DOCUMENT PASSAGE =

╭──

GPCR targets: If the target is a GPCR (~35% of approved drug targets), delegate to tooluniverse-target-research for specialized GPCRdb data (3D structures, ligands, mutations).

1.4 Baseline Profile Output

## Target Identity
| Identifier | Value | Source |
|------------|-------|--------|
| Official Symbol | [SYMBOL] | HGNC |
| UniProt | [ACC] | UniProt |
| Ensembl Gene | [ENSG...] | Ensembl |

**Synonyms**: [list]
**Collisions**: [assessment]

1.5 Drug-Centric Disambiguation

Skip protein architecture/expression/GO. Instead:

Resolve identity: OpenTargets_get_drug_chembId_by_generic_name, ChEMBL_get_drug, PubChem_get_CID_by_compound_name, drugbank_get_drug_basic_info_by_drug_name_or_id

Targets & mechanisms: ChEMBL_get_drug_mechanisms, OpenTargets_get_associated_targets_by_drug_chemblId, DGIdb_get_drug_gene_interactions, drugbank_get_targets_by_drug_name_or_drugbank_id

Safety & indications: OpenTargets_get_drug_adverse_events_by_chemblId, OpenTargets_get_drug_indications_by_chemblId, search_clinical_trials

1.6 Disease-Centric Disambiguation

Resolve ontology IDs: Use OpenTargets_get_drug_chembId_by_generic_name or disease search tools to resolve EFO/MONDO IDs. Cross-reference ICD-10 and UMLS CUI when available from tool results.

OpenTargets_get_diseases_phenotypes_by_target_ensembl → Disease associations
DisGeNET_get_disease_genes → Disease-gene associations
DisGeNET_search_disease → Disease search with ontology IDs
CTD_get_disease_chemicals → Chemical-disease links

1.7 Compound Queries (e.g., "metformin in breast cancer")

Resolve both entities separately, then cross-reference:

CTD_get_chemical_gene_interactions → Chemical-gene links
CTD_get_chemical_diseases → Chemical-disease associations
OpenTargets_get_associated_targets_by_drug_chemblId → Drug targets
OpenTargets_get_associated_diseases_by_drug_chemblId → Drug-disease associations
→ Intersect to find shared targets/pathways

1.8 General Academic Topics (No Bio Tools)

For CS, social science, humanities, or other non-bio topics:

Skip all bio annotation tools (UniProt, InterPro, GTEx, etc.)
Proceed directly to Phase 2 literature search
Use domain-appropriate databases (ArXiv for CS/ML, DBLP for CS, OSF for social science)
Collision detection still applies (search term ambiguity)

1.9 Interdisciplinary / Cross-Domain Queries

For topics spanning multiple domains (e.g., "GNNs for drug discovery", "AlphaFold protein prediction"):

Identify each domain component separately (e.g., CS method + biological application)
Resolve bio entities using Phase 1.1-1.3 (targets, drugs, diseases)
Search CS/general literature using ArXiv, DBLP, SemanticScholar in parallel
Merge results — use both bio tools AND general academic tools in Phase 2
Cross-reference — find papers that bridge both domains (typically computational biology venues)

╰──

DATA EXTRACT =
╭──

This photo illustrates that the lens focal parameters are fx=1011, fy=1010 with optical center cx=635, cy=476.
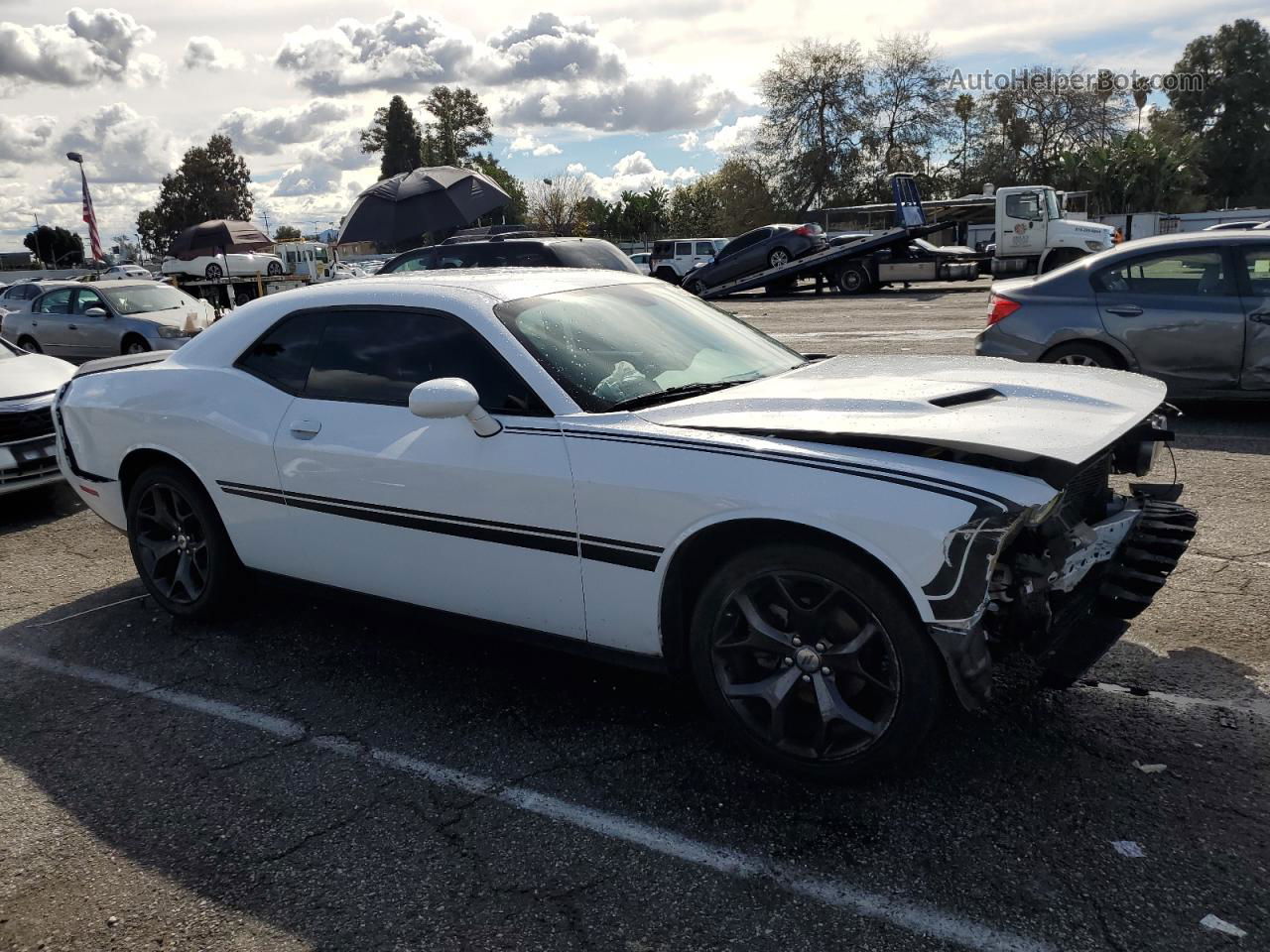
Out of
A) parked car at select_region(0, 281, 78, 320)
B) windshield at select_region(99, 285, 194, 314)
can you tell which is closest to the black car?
windshield at select_region(99, 285, 194, 314)

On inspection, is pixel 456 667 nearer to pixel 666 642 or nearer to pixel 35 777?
pixel 666 642

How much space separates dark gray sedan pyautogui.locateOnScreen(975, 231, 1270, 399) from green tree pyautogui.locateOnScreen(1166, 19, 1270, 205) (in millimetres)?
66295

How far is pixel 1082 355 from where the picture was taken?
758 centimetres

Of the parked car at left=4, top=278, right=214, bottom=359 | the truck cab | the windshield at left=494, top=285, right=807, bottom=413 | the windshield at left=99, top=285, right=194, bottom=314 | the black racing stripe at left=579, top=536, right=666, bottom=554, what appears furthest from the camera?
the truck cab

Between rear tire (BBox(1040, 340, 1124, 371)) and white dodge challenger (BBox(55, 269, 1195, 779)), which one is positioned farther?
rear tire (BBox(1040, 340, 1124, 371))

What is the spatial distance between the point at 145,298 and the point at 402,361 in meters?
13.2

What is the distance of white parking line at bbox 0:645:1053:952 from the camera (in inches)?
94.7

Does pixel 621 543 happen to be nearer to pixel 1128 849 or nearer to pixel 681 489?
pixel 681 489

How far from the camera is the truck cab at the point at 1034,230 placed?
24.0 meters

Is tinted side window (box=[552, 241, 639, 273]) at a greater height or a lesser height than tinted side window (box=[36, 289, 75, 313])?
greater

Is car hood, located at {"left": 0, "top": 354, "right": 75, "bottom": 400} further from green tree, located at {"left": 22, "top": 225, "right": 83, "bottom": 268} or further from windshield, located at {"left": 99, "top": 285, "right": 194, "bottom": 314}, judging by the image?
green tree, located at {"left": 22, "top": 225, "right": 83, "bottom": 268}

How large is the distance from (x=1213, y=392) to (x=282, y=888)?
6.98 meters

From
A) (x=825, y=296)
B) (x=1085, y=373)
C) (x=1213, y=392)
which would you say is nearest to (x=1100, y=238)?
(x=825, y=296)

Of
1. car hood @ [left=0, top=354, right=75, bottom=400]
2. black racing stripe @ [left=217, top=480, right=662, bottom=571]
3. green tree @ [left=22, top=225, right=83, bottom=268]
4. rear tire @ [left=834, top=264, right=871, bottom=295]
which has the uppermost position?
green tree @ [left=22, top=225, right=83, bottom=268]
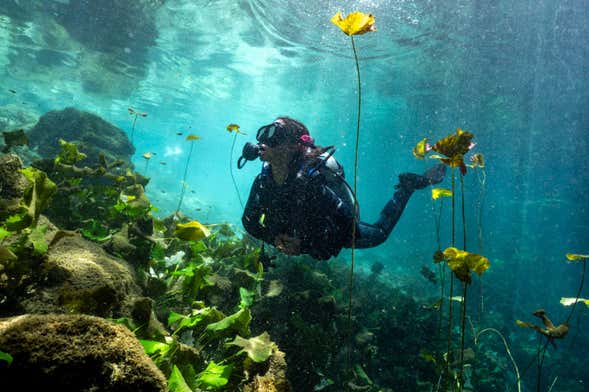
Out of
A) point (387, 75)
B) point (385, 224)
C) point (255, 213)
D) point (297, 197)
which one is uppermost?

╰──

TASK ITEM =
In the research workflow notes, roughly what share of approved drug targets are GPCRs?

RESPONSE AREA =
About 35%.